Don't Worry About 3rd and 4th Tier Cities, They Can Build New Districts

With the shantytown renovations on the way out, some analysts took a pessimistic view: Third and Fourth-Tier Cities Doomed As PSL Goes Away, Deleveraging Will Not End

With this avenue of growth slowing, cities may return to their old playbook of building entirely new districts.

iFeng: “棚改”之后,用“新区”来讲三四线城市的房价故事

As for ghost city concerns, one benefit local governments have is never having to pay off their debts. Chenggong, Yunnan started construction on a new district in 2003. It was still a ghost town a decade later, but it finally has come to life.
In Chenggong County, known as the “Hometown of Fruits” on the east bank of Dianchi Lake in Kunming, Yunnan Province, in just a few years, it became a new area of ​​Chenggong with dense steel and concrete. However, due to the lack of supporting facilities and the lack of population, the new city became a “ghost town”. The price of the tribute in 2013 was 5039/m2. In just 5 years, the price of the “Ghost Town” was over 10,000.
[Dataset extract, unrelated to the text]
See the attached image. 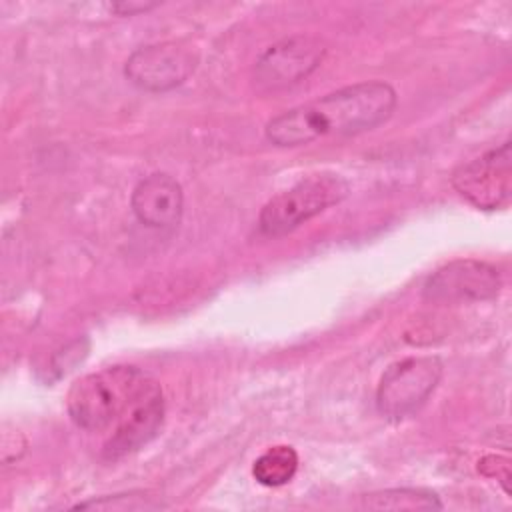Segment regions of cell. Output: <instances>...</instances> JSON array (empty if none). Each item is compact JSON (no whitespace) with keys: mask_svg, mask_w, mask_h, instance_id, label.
Listing matches in <instances>:
<instances>
[{"mask_svg":"<svg viewBox=\"0 0 512 512\" xmlns=\"http://www.w3.org/2000/svg\"><path fill=\"white\" fill-rule=\"evenodd\" d=\"M164 420V396L158 382L152 378L116 420L114 434L104 444L106 460H120L146 446L158 432Z\"/></svg>","mask_w":512,"mask_h":512,"instance_id":"cell-8","label":"cell"},{"mask_svg":"<svg viewBox=\"0 0 512 512\" xmlns=\"http://www.w3.org/2000/svg\"><path fill=\"white\" fill-rule=\"evenodd\" d=\"M298 470V454L292 446L280 444L260 454L252 466V474L258 484L276 488L294 478Z\"/></svg>","mask_w":512,"mask_h":512,"instance_id":"cell-11","label":"cell"},{"mask_svg":"<svg viewBox=\"0 0 512 512\" xmlns=\"http://www.w3.org/2000/svg\"><path fill=\"white\" fill-rule=\"evenodd\" d=\"M502 286L494 266L480 260H454L434 274L424 284V298L430 302H480L498 296Z\"/></svg>","mask_w":512,"mask_h":512,"instance_id":"cell-7","label":"cell"},{"mask_svg":"<svg viewBox=\"0 0 512 512\" xmlns=\"http://www.w3.org/2000/svg\"><path fill=\"white\" fill-rule=\"evenodd\" d=\"M396 108L386 82H358L294 106L268 120L266 140L280 148L308 144L322 136H350L384 124Z\"/></svg>","mask_w":512,"mask_h":512,"instance_id":"cell-1","label":"cell"},{"mask_svg":"<svg viewBox=\"0 0 512 512\" xmlns=\"http://www.w3.org/2000/svg\"><path fill=\"white\" fill-rule=\"evenodd\" d=\"M130 206L138 222L156 230H172L184 212V192L178 180L166 172L144 176L132 190Z\"/></svg>","mask_w":512,"mask_h":512,"instance_id":"cell-10","label":"cell"},{"mask_svg":"<svg viewBox=\"0 0 512 512\" xmlns=\"http://www.w3.org/2000/svg\"><path fill=\"white\" fill-rule=\"evenodd\" d=\"M136 366H110L78 378L68 392V414L76 426L98 432L116 422L146 386Z\"/></svg>","mask_w":512,"mask_h":512,"instance_id":"cell-2","label":"cell"},{"mask_svg":"<svg viewBox=\"0 0 512 512\" xmlns=\"http://www.w3.org/2000/svg\"><path fill=\"white\" fill-rule=\"evenodd\" d=\"M196 68L192 52L176 42H156L136 48L124 66L126 78L148 92H166L190 78Z\"/></svg>","mask_w":512,"mask_h":512,"instance_id":"cell-6","label":"cell"},{"mask_svg":"<svg viewBox=\"0 0 512 512\" xmlns=\"http://www.w3.org/2000/svg\"><path fill=\"white\" fill-rule=\"evenodd\" d=\"M480 472L490 478H496L506 494H510V460L500 454H488L478 464Z\"/></svg>","mask_w":512,"mask_h":512,"instance_id":"cell-14","label":"cell"},{"mask_svg":"<svg viewBox=\"0 0 512 512\" xmlns=\"http://www.w3.org/2000/svg\"><path fill=\"white\" fill-rule=\"evenodd\" d=\"M442 376L436 356H410L386 368L376 390V406L388 420L414 414L434 392Z\"/></svg>","mask_w":512,"mask_h":512,"instance_id":"cell-4","label":"cell"},{"mask_svg":"<svg viewBox=\"0 0 512 512\" xmlns=\"http://www.w3.org/2000/svg\"><path fill=\"white\" fill-rule=\"evenodd\" d=\"M158 2H134V0H124V2H114L110 4V10L120 14V16H134L140 12H148L156 8Z\"/></svg>","mask_w":512,"mask_h":512,"instance_id":"cell-15","label":"cell"},{"mask_svg":"<svg viewBox=\"0 0 512 512\" xmlns=\"http://www.w3.org/2000/svg\"><path fill=\"white\" fill-rule=\"evenodd\" d=\"M324 46L308 36L284 38L256 62V82L266 90L286 88L306 78L324 56Z\"/></svg>","mask_w":512,"mask_h":512,"instance_id":"cell-9","label":"cell"},{"mask_svg":"<svg viewBox=\"0 0 512 512\" xmlns=\"http://www.w3.org/2000/svg\"><path fill=\"white\" fill-rule=\"evenodd\" d=\"M364 506L374 510H438L442 502L436 492L426 488H390L366 494Z\"/></svg>","mask_w":512,"mask_h":512,"instance_id":"cell-12","label":"cell"},{"mask_svg":"<svg viewBox=\"0 0 512 512\" xmlns=\"http://www.w3.org/2000/svg\"><path fill=\"white\" fill-rule=\"evenodd\" d=\"M348 192L350 186L340 174H310L262 206L258 228L272 238L284 236L326 208L340 204Z\"/></svg>","mask_w":512,"mask_h":512,"instance_id":"cell-3","label":"cell"},{"mask_svg":"<svg viewBox=\"0 0 512 512\" xmlns=\"http://www.w3.org/2000/svg\"><path fill=\"white\" fill-rule=\"evenodd\" d=\"M76 510H158L164 508L160 500L146 492H124V494H112V496H102L94 500H86L74 506Z\"/></svg>","mask_w":512,"mask_h":512,"instance_id":"cell-13","label":"cell"},{"mask_svg":"<svg viewBox=\"0 0 512 512\" xmlns=\"http://www.w3.org/2000/svg\"><path fill=\"white\" fill-rule=\"evenodd\" d=\"M452 186L480 210H496L508 204L512 196L510 142L458 166L452 174Z\"/></svg>","mask_w":512,"mask_h":512,"instance_id":"cell-5","label":"cell"}]
</instances>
Yunnan Chenggong, which has been in construction since 2003, has been developed for 15 years. Was known as a ghost town because of lack of popularity. Until 2014, the entire phase of the first phase of Kunming Metro Line 1 and Line 2 broke through, breaking the traffic bottleneck between Chenggong and the main city, and the tribute gradually improved. Another factor that accelerates this transformation is the move of the municipal government and key institutions. A business district is gradually formed around Chenggong University City. Many parents choose to buy a house in Chenggong, investing in customers and brand development for their children to go to school. Merchants also swarmed in, and the "new district" has made a story of high housing prices.
2013 and 2018 photos.
Reliance on a single industry, as happened in Ordos, also plays a role in the decision to create new districts:
Construction of a new district triggered by a coal mine

Zhang Le’s hometown is a four-line county town. The urban area of ​​the county town is very small and belongs to the typical county town of China. However, seven or eight years ago, a large coal mine was discovered in the north of the city, and the economy entered the fast lane. The development of the old city is weak, and the local government decided to make the southern part of the city a new area and build a new city in the south of the city. However, the construction of the new city takes time and is not attractive to developers. They are more willing to take the plot next to the old town. Faced with this stalemate, the government thought of a way to allocate a few plots of land in the new district and relocate schools and hospitals to the central area of ​​the Southern District New Town. With the opening of the transportation line, kindergartens, key middle schools and primary schools have settled in, the new district has gradually gained popularity, and the developers have gradually transferred to the new city to take the land. The land that was first auctioned several times, although the price has risen, has also been successfully sold. The size of the new district is five times that of the old city. With the construction of the new district gradually improved, the apartments and shops around the school have gradually become the favorite of the investment community. Since the school moved out of the old city, due to the loss of population, the price of the old city has come to an abrupt end, and the price of the new city has completed a leap in just four years.

These cities are undoubtedly a microcosm in the process of urbanization in China. The “shantytown renovation” may be withdrawn from the historical arena, but the story of the “new district” continues.
Taking the most optimistic view, even if all these ghost towns and new districts eventually fill up, at some point they stop pulling growth forward and engage in pure malinvestment. If local officials take their cue from cities like Chenggong, they might continue malinvestment for 15 or 20 years before throwing in the towel.

Additionally, the "war for talent" is already underway as cities compete for the cream of the college graduate crop as the youth population declines. The "hot" second-tier cities are making a bid to keep college graduates in their cities, while first-tier cities such as Beijing and Shanghai remain an ever present draw for talent.

But who cares about a few, or a lot, of empty buildings when you can socialize the cost through increases credit and money creation?